6 de abril de 2015

Querido racista, bom apetite

Por Rosane Garcia

Racista, cuidado com o que você come. Se a repulsa pelos negros é imensurável, você terá que repensar o próprio cardápio. Pela boca que saem tantas ofensas e barbaridades, entram alimentos vindo de além-mar. O menu poderá contemplar iguarias e temperos trazidos pelos negros, pratos típicos dos colonizadores ou da cozinha indígena, que os africanos escravizados, com muita habilidade, adornaram com os sabores da terra. Mais: várias oferendas aos orixás ― divindades cultuadas pelos negros ― também foram levadas à mesa e fazem parte do trivial. De tão saborosas, muitas delas ganharam restaurantes especializados e se tornaram destino turístico para brasileiros e estrangeiros.

Angu, pamonha, pimenta-malagueta, feijão preto, quiabo, carne-seca com abóbora, pipoca, acarajé, vatapá, caruru, feijão-fradinho, coco, café, banana, inhame, gengibre, amendoim, jiló, melancia... A lista é muito grande. Todos esses produtos e muitos outros são ou dão origem a quitutes da culinária afro-brasileira.

A semente do dendê chegou ao Brasil colada no corpo do negro. Aqui, ganhou áreas imensas de plantio e, hoje, tem importância na balança comercial. Está entre as matérias-primas para o biodiesel ― curiosamente, é alimento que serve para mover máquinas. “Querem tudo do preto, mas não querem o preto”, ensina a médica Regina Nogueira, expert em segurança alimentar. O historiador e antropólogo Luís da Câmara Cascudo diz mais: “O azeite de dendê acompanhou o negro como o arroz ao asiático e o doce ao árabe”.

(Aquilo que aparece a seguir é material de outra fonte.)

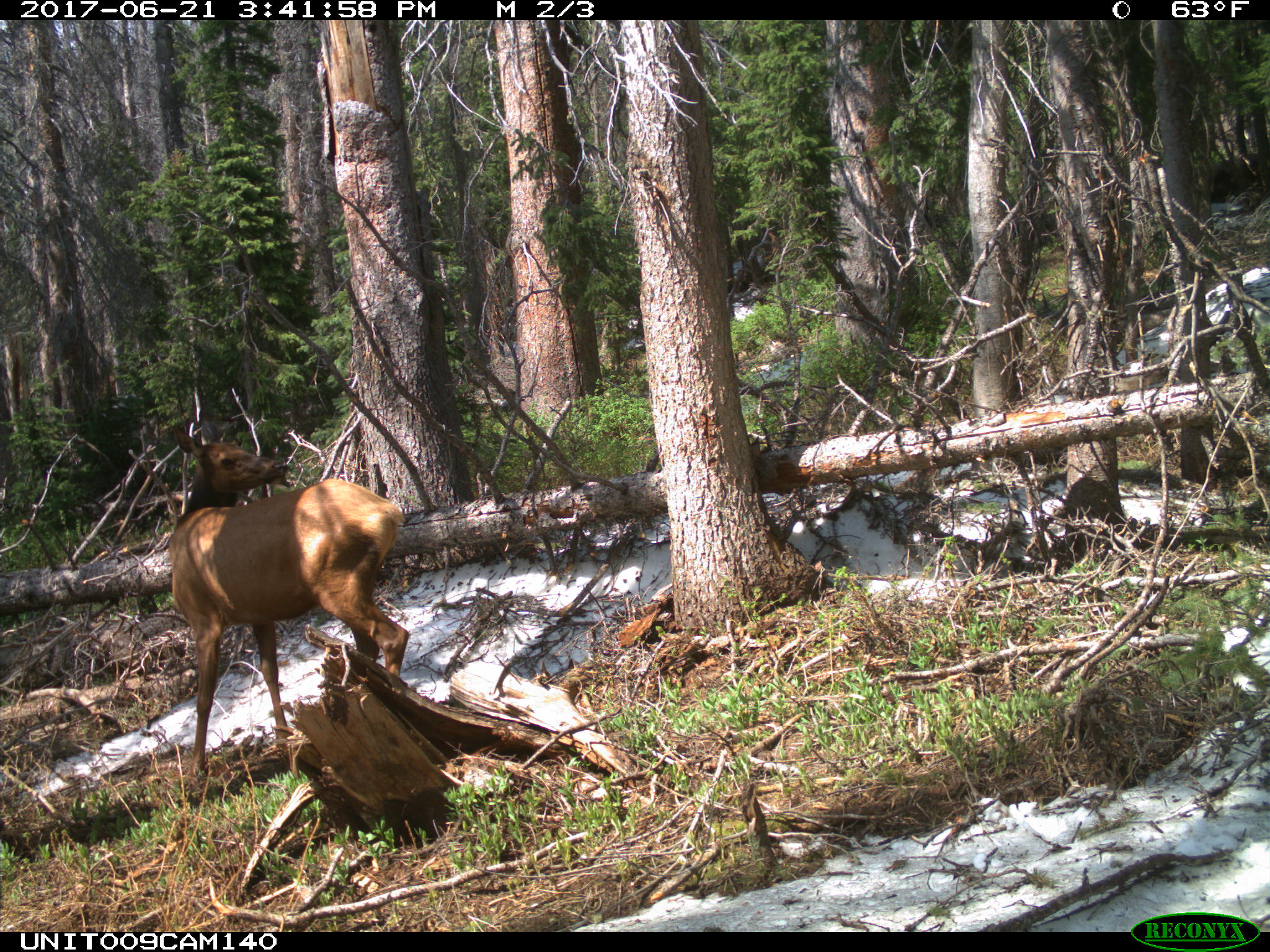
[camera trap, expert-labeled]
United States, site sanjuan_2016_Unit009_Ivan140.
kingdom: Animalia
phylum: Chordata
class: Mammalia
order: Artiodactyla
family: Cervidae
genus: Cervus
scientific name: Cervus elaphus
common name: red deer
Cervus elaphus (red deer).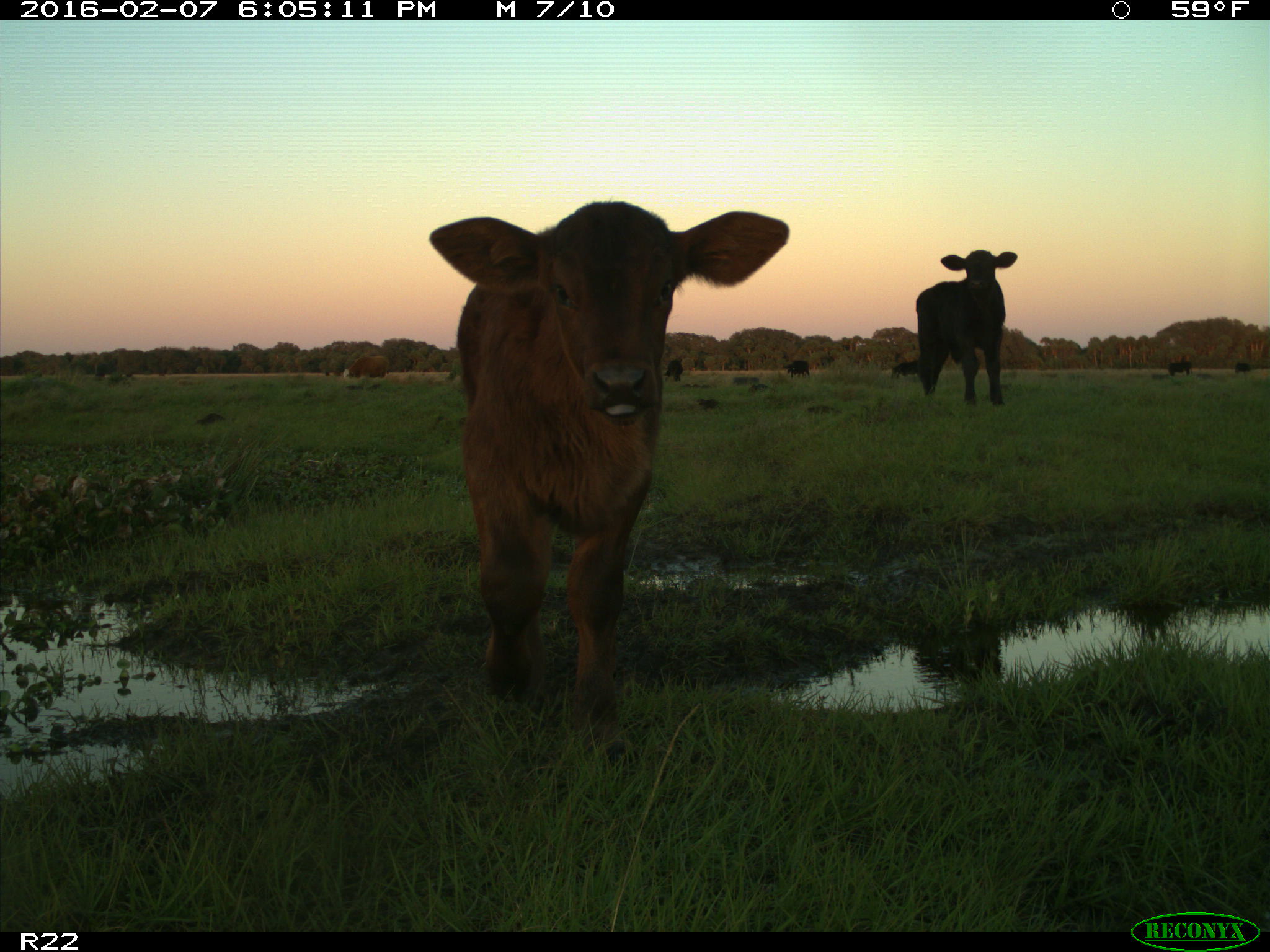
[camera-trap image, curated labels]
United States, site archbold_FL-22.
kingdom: Animalia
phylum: Chordata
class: Mammalia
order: Artiodactyla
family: Bovidae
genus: Bos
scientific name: Bos taurus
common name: domestic cow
Bos taurus (domestic cow).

Diante de algo tão vital, como o alimento, e a reconhecida contribuição do negro à gastronomia brasileira, temos mais motivos para lamentar a reação dos não negros à campanha #ah,branco, daumtempo contra o racismo dentro da Universidade de Brasília (UnB). A iniciativa, divulgada em microblogue(ahbrancodaumtempo.tumblr.com), ganhou expressão no portal do Correio. Vê-se que a brutalidade e a ignorância têm espaço reservado na academia, como elementos que fazem a diferença entre o saber, a sabedoria e o obscurantismo.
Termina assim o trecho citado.